Note
This forecast placed fifth in the VN1 Sales Forecasting Competition.
This project focuses on creating accurate sales forecasts using a mixture of statistical, machine learning, and foundation models, integrated through an ensemble approach. The pipeline is built using Kedro.
Ensure all required dependencies are installed. The depenedencies are defines in the pyproject.toml
file.
If you use rye
to manage your environment, you can install the dependencies by running:
rye sync
This will synchronize and install the dependencies as specified in the project's configuration file.
Place the raw data files in the data/01_raw
directory. The expected files are:
Phase 0 - Price.csv
Phase 0 - Sales.csv
Phase 1 - Price.csv
Phase 1 - Sales.csv
Make sure these files are correctly named and formatted as they are essential for the pipeline to run successfully.

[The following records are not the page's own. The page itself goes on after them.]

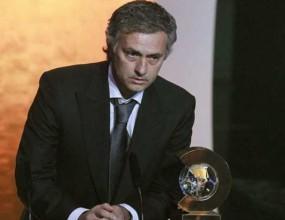 Ето го признанието за Моуриньо: най-добър клубен треньор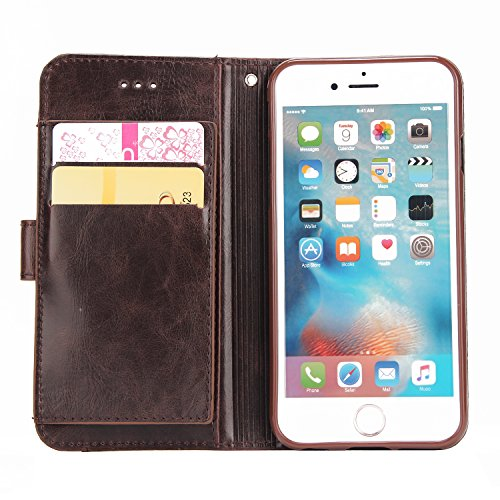 iPhone 7 Plus Hülle Leder, E-Lush Premium PU Leder Tasche für iphone 7 8 Plus(5.5 Zoll ), Einfach Einfarbig Muster Klapphülle 360 Full Body Protection Flip Case Wallet Cover Weiche Flexible TPU Soft R braun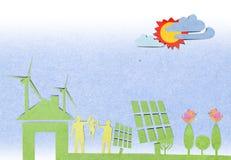 Solarzellenstation aufbereiteter Papierfertigkeitsteuerknüppel Stockbilder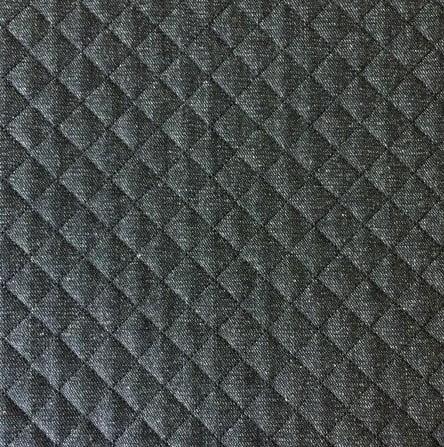 Jeans Preto Matelassê Preto - Preço de 50 cm x 150 cm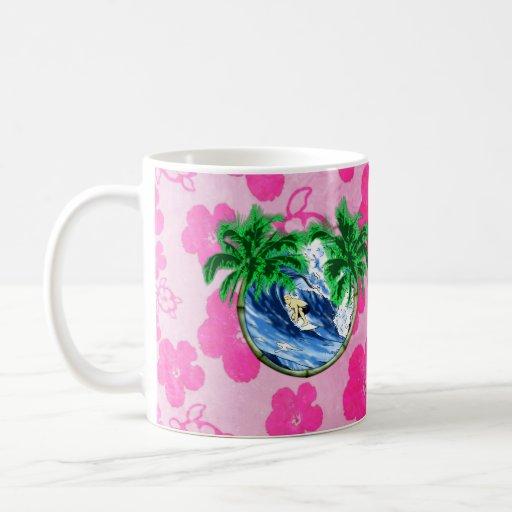 Hang Ten Coffee Mugs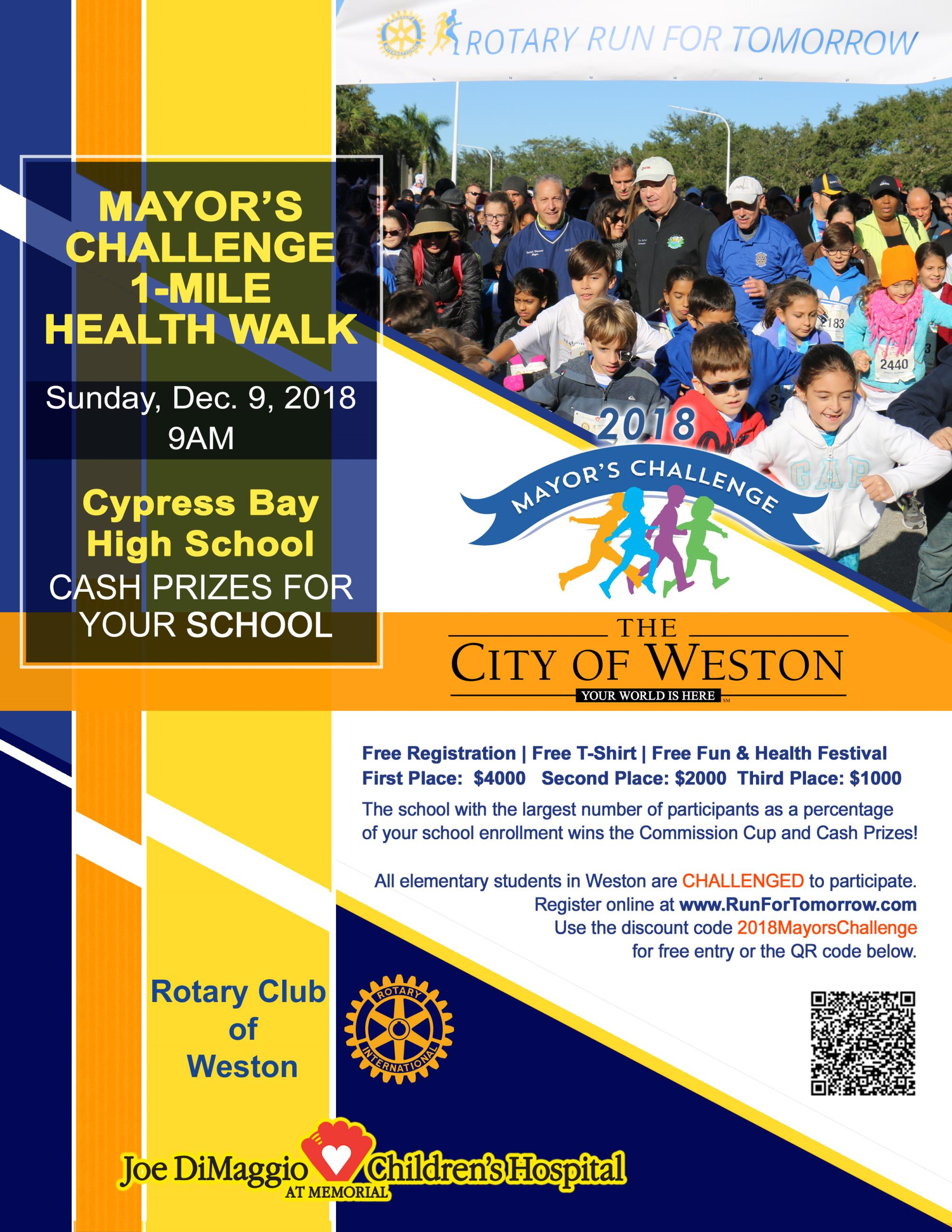 2018 Mayor's Challenge Flyer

If you use a M-Chip Macs you need to set the following environment variables. They are also specifies in in .env
.
export KEDRO_DISABLE_TELEMETRY=1
export PYTORCH_ENABLE_MPS_FALLBACK=1
On the M-Chip Macs there is also a known issue with lightgbm
multithreading.
This will manifest in an error when importing lighgbm
.
You may need to reinstall a new version of libomp
with
# Uninstall libomp if it was previous installed
brew uninstall -f libomp
wget https://raw.githubusercontent.com/Homebrew/homebrew-core/fb8323f2b170bd4ae97e1bac9bf3e2983af3fdb0/Formula/libomp.rb
brew install libomp.rb
rm libomp.rb
Execute the pipeline with the following command. Because the pipeline is quite large, it will take approximately 1 hour to complete.
kedro run
This will process the data and run all necessary transformations, model training, and evaluation steps.

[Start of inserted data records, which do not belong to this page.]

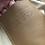 Thumbnail: Borsa pochette pelle color cammello
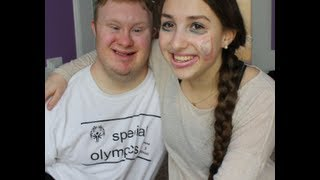 My Brother Does My Makeup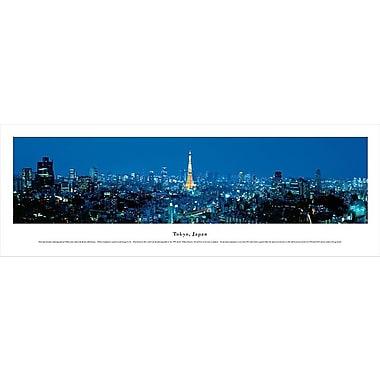 Tokyo, Japan Panorama Plaque, Night, 13.5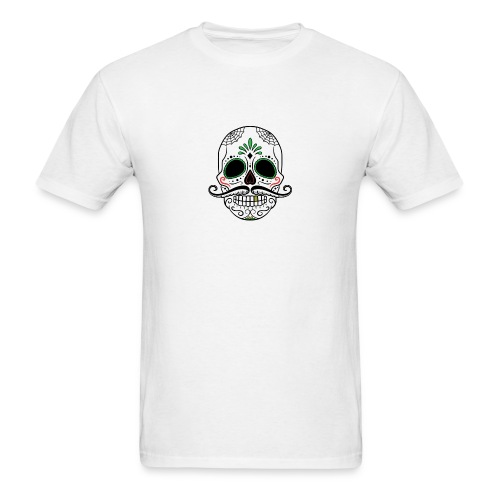 day of the dead 2177235 960 720 - Men's T-Shirt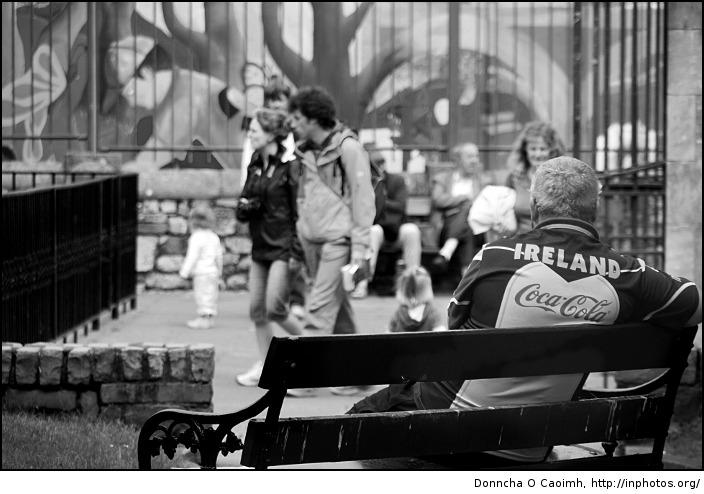 Ireland Loves Coca Cola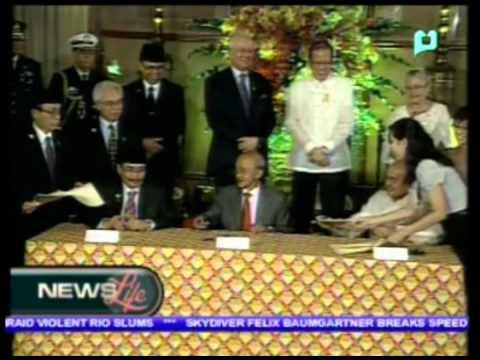 Senators on Bangsamoro Framework Agreement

The results, including forecasts, will be saved in the data/09_submissions
directory. The final model output will be stored as divineoptimizedweightsensemble.csv
.
The final forecast, called the "Divine Optimized Weights Ensemble," is created through a combination of different modeling techniques. The ensemble combines statistical models, machine learning models, and foundation models to optimize performance according to the competition metric.
A set of candidate models is trained on the data. These models include:
ZeroModel
WindowAverage
SeasonalNaive
CrostonOptimized
IMAPA
AutoETS
SimpleExponentialSmoothingOptimized
OptimizedTheta
DynamicOptimizedTheta
AutoMFLES
LightGBMRegressorRecursive
LightGBMRegressorDirect
TimesFM
The "Optimal Weights Ensemble" method combines predictions from multiple models by learning the optimal weights that minimize the competition metric. This approach ensures that the final forecast leverages the strengths of each individual model.
"Divine Intervention" involves manual adjustments to the forecast to enhance the competition metric further. It includes:
-
Time Series Classification: Each time series is categorized into one of the following classes:
train_zero
: Series where the last 12 months of sales are all zero. The forecast is set to zero.seasonal
: Series with a seasonal score greater than 0.5. The forecast uses theSeasonalNaive
model.regular
: All other series. The forecast uses the "Optimal Weights Ensemble" model.
-
Manual Adjustments: Specific series (identified by IDs) are manually adjusted to refine the forecasts and improve accuracy based on domain knowledge.
The code follows uses the kedro
framework to structure the project.
It uses several kedro
pipelines to process data, train models, and generate forecasts.
A basic introduction to kedro
can be found here.
The code is structured into the following pipelines in src/vn1_sales_forecast/pipelines
as follows:
- Preprocessing
- data_wrangling: Prepares and cleans the raw data for further processing.
- tsfeatures: Calculates time series features for both cross-validation and live forecasting.
- classification: Classifies time series based on their characteristics.
- partition: Partitions the data for more effective modeling.
- Model Training
- model_stat: Implements statistical models for forecasting.
- model_ml_recursive: Applies recursive machine learning models for forecasting.
- model_ml_direct: Implements direct machine learning models for forecasting.
- model_ml_recursive_partitioned: Uses partitioned data with recursive machine learning models.
- model_nn: Implements neural network models for forecasting.
- model_timesfm: Applies the TimesFM model for forecasting.
- Model Ensembling
- ensemble_classification: Creates an ensemble based on time series classification.
- ensemble_fforma: Implements the FFORMA (Feature-based Forecast Model Averaging) ensemble method.
- ensemble_mixer: Combines different models using a simple mixing approach.
- ensemble_optimal_weights: Creates an ensemble using optimal weights for different models.
- ensemble_stacking: Implements a stacking ensemble method.
- divine_model: Applies final adjustments and combines models based on specific rules.
- Evaluation
- post_processing: Handles post-processing tasks for the forecasts.
- evaluation: Evaluates the performance of different models and ensembles.
- submission: Prepares the final forecast for submission.
Each pipeline plays a crucial role in the overall forecasting process, from data preparation to model training, ensemble creation, and final forecast generation.
A dashboard is available to visualize the forecasts and evaluate the model performance. To run the dashboard, execute the following command:
streamlit run app/index.py
The following diagram illustrates the Kedro pipeline used in the project. You can also view the pipeline interactively by running:
kedro viz
This DAG shows the sequence of data processing, model training, and evaluation steps.